** Opening Dataset excerpts block **

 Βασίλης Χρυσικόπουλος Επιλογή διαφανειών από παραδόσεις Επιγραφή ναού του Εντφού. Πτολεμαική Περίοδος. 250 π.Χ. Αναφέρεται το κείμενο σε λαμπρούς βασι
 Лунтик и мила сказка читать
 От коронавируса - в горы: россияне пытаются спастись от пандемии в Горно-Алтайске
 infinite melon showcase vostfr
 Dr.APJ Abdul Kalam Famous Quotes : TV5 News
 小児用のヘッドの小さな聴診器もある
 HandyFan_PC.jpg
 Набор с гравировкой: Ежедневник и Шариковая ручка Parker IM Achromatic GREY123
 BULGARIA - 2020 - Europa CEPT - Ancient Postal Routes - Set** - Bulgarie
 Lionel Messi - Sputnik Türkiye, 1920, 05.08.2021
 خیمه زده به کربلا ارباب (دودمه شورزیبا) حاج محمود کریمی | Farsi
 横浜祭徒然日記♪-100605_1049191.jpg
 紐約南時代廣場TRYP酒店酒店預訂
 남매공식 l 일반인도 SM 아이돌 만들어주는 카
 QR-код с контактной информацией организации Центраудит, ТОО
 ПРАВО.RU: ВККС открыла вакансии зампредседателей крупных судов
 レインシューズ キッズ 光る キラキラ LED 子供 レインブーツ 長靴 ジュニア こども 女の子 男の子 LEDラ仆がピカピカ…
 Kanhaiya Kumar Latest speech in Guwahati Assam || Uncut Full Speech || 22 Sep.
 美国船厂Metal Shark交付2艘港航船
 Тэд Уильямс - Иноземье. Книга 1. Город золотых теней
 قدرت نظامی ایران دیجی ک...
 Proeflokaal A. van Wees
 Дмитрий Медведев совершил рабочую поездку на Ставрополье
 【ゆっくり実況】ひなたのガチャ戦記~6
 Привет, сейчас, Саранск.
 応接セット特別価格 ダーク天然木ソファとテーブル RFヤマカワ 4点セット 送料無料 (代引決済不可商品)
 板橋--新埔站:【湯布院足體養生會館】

** Closing Dataset excerpts block **

▶ [Aim of the exercise]:
Reproduce the lines of the entries above from the one with "BULGARIA - 2020" to the one with "남매공식 l 일반인도 SM 아이돌 만들어주는 카", both included, exactly and without any other line.

▶ [Response to this exercise]:
 BULGARIA - 2020 - Europa CEPT - Ancient Postal Routes - Set** - Bulgarie
 Lionel Messi - Sputnik Türkiye, 1920, 05.08.2021
 خیمه زده به کربلا ارباب (دودمه شورزیبا) حاج محمود کریمی | Farsi
 横浜祭徒然日記♪-100605_1049191.jpg
 紐約南時代廣場TRYP酒店酒店預訂
 남매공식 l 일반인도 SM 아이돌 만들어주는 카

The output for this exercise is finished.